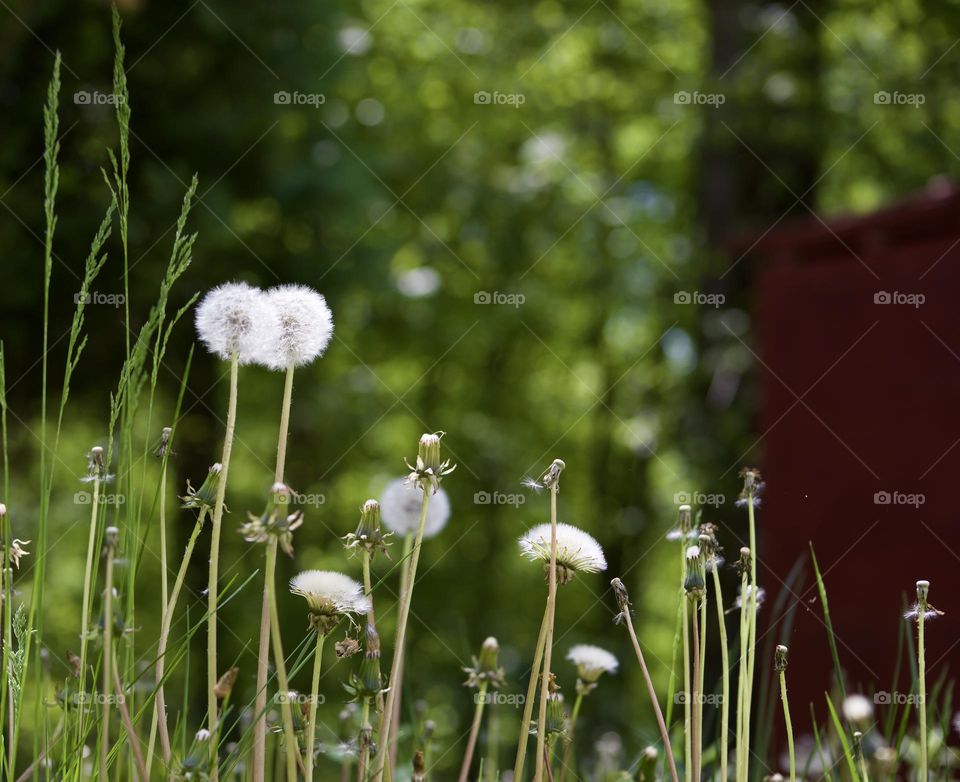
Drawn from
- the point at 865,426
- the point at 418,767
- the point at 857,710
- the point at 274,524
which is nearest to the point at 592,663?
the point at 418,767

——————————

* _Directive_
Rewrite the data above with "nearest" swapped for "closest" and everything else unchanged. Leave the pictures out.

* _Correct answer_
Drawn from
- the point at 865,426
- the point at 418,767
- the point at 857,710
- the point at 274,524
which is closest to the point at 592,663?
the point at 418,767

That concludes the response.